2008-12-13 01:04:03 UTC

Permalink

Yes, I solved how to do profile training from files, and it works very
well. It took me a month of painstaking work, so I'm hoping people
wanting to share the results will be willing to make a modest
contribution to share the cost. Please email me at
***@behaviorsys.com.

t***@gmail.com

2019-02-21 16:01:30 UTC

Permalink

Post by hutch
Yes, I solved how to do profile training from files, and it works very
well.

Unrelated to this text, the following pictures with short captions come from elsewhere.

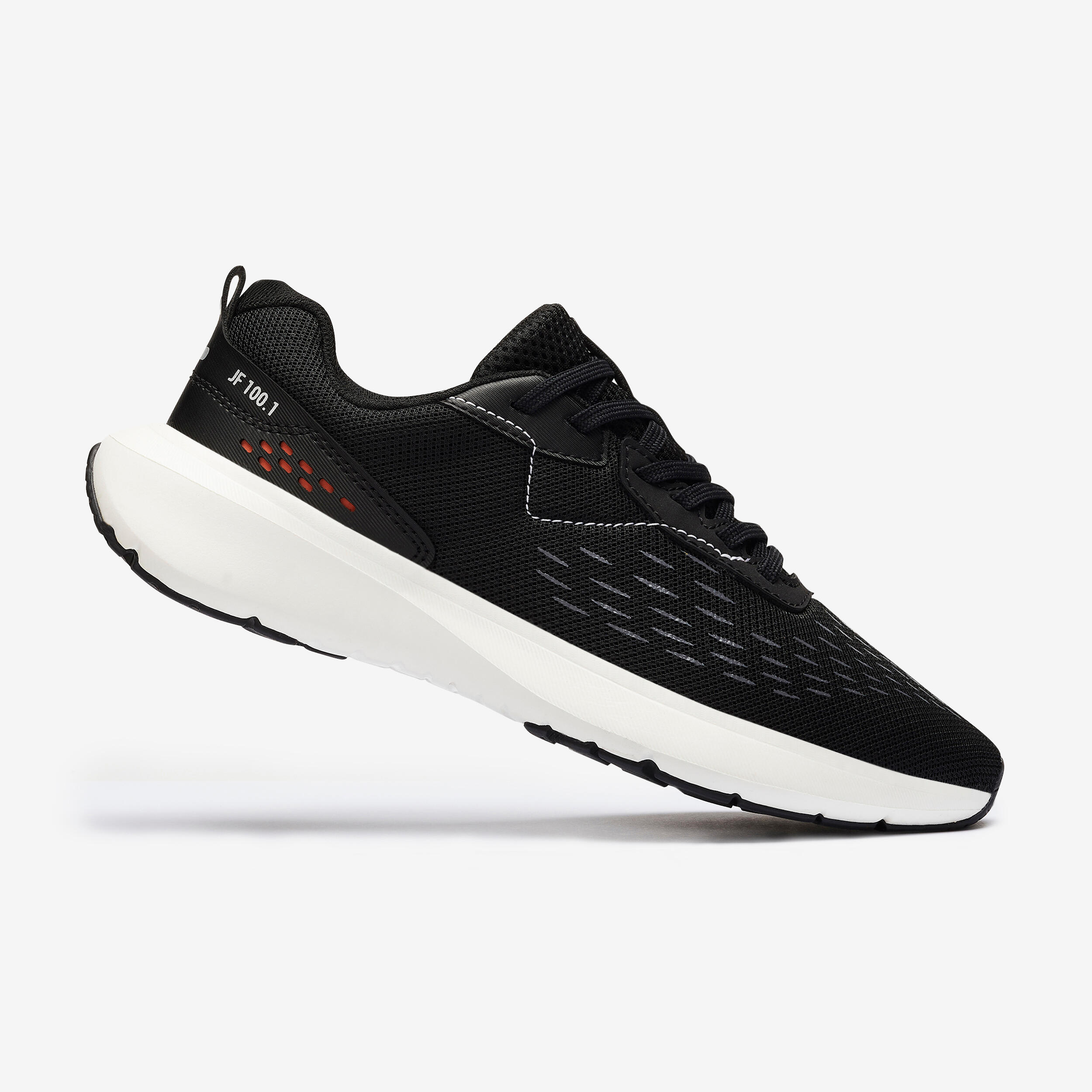 Womenâs Running Shoes - Jogflow 100.1 Black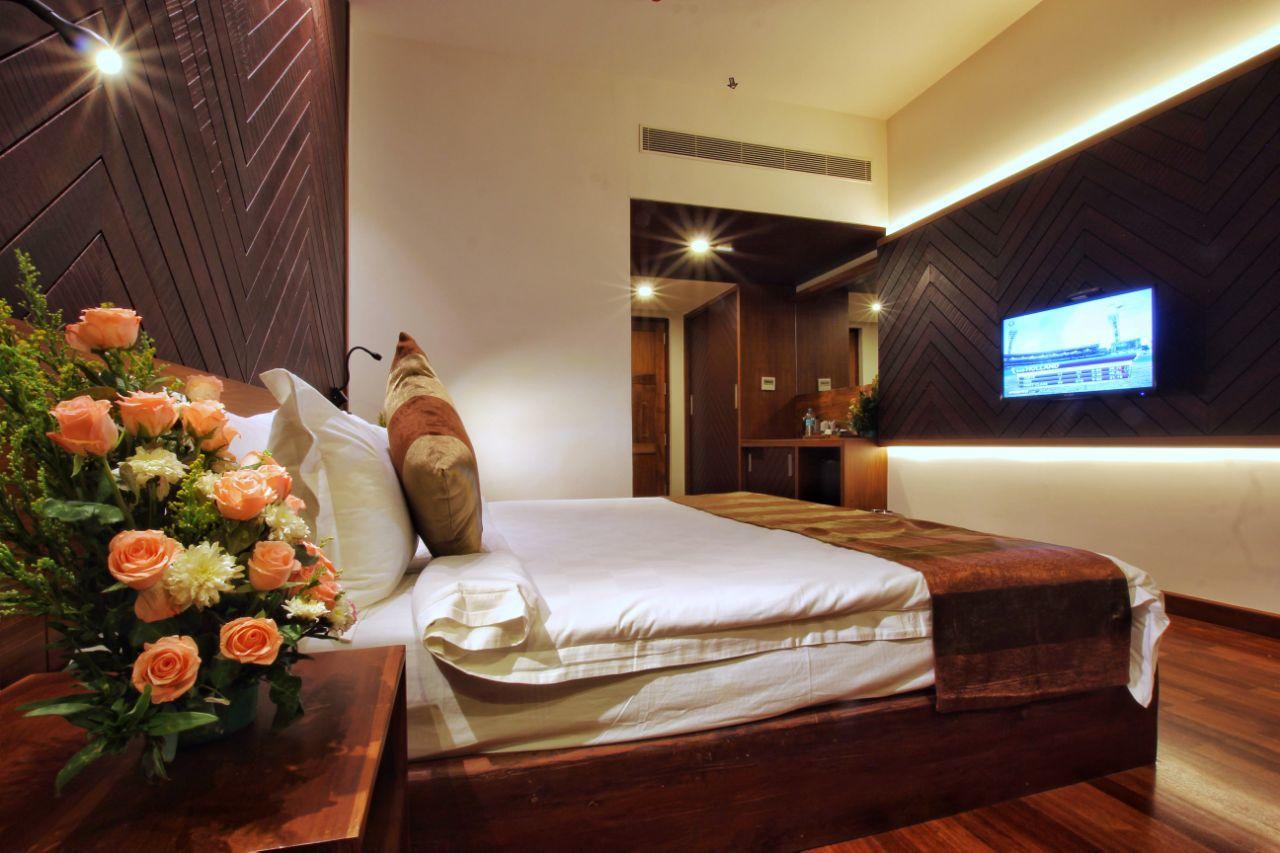 Woodies Bleisure Hotel Kozhikode Buitenkant foto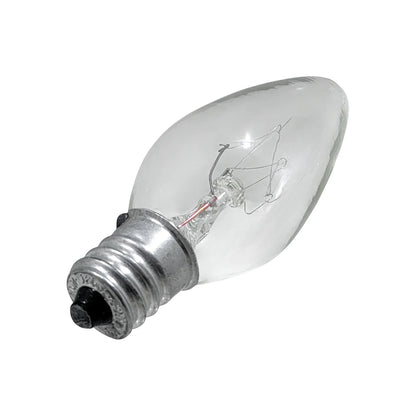 Foco 7 1/2 transparente Adir 2922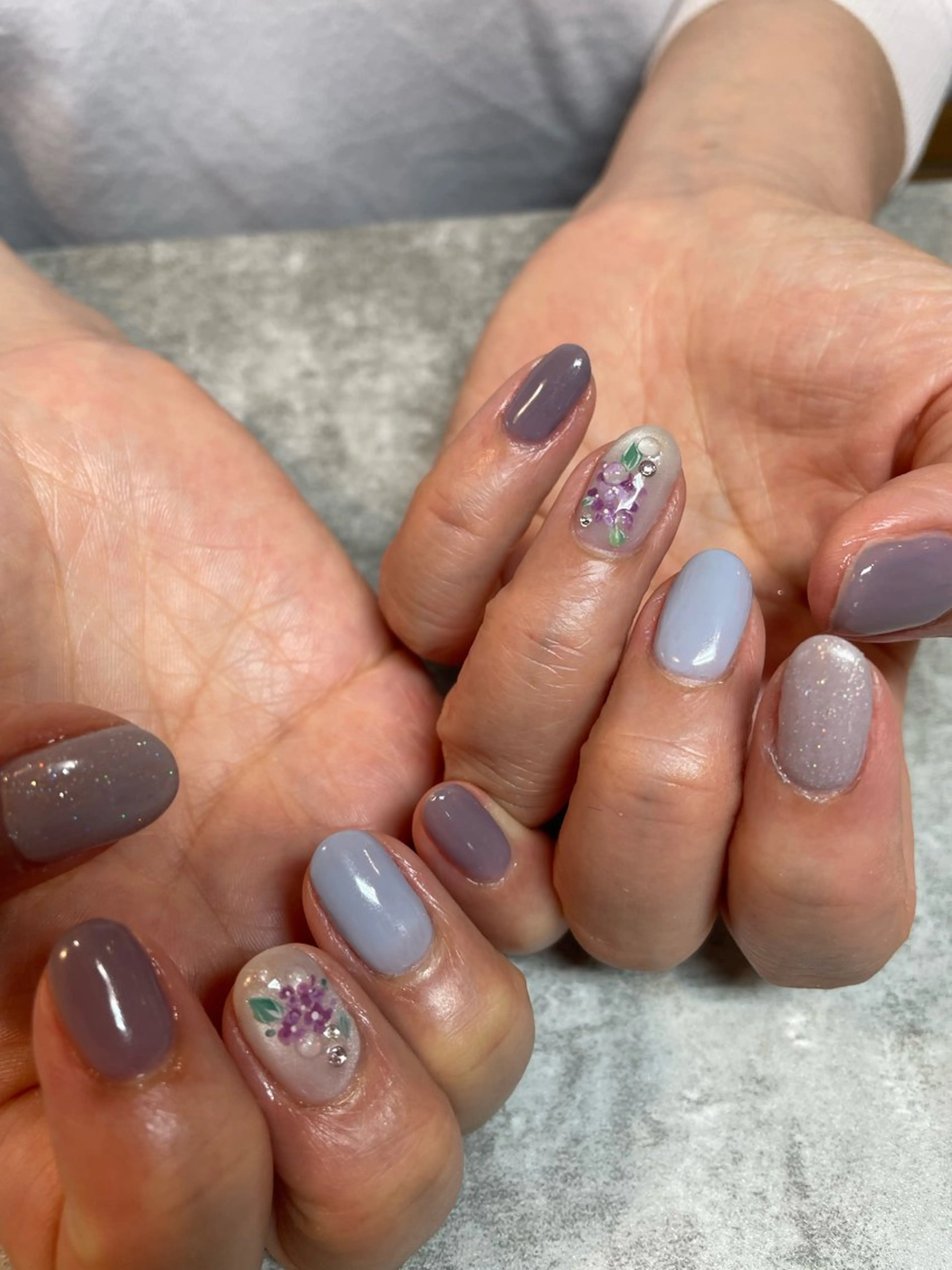 ネイル 佐藤  悠子のネイルデザイン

It took me a month of painstaking work, so I'm hoping people
wanting to share the results will be willing to make a modest
contribution to share the cost. Please email me at

Can you share your working code if you figured this out? I am in the same nightmare.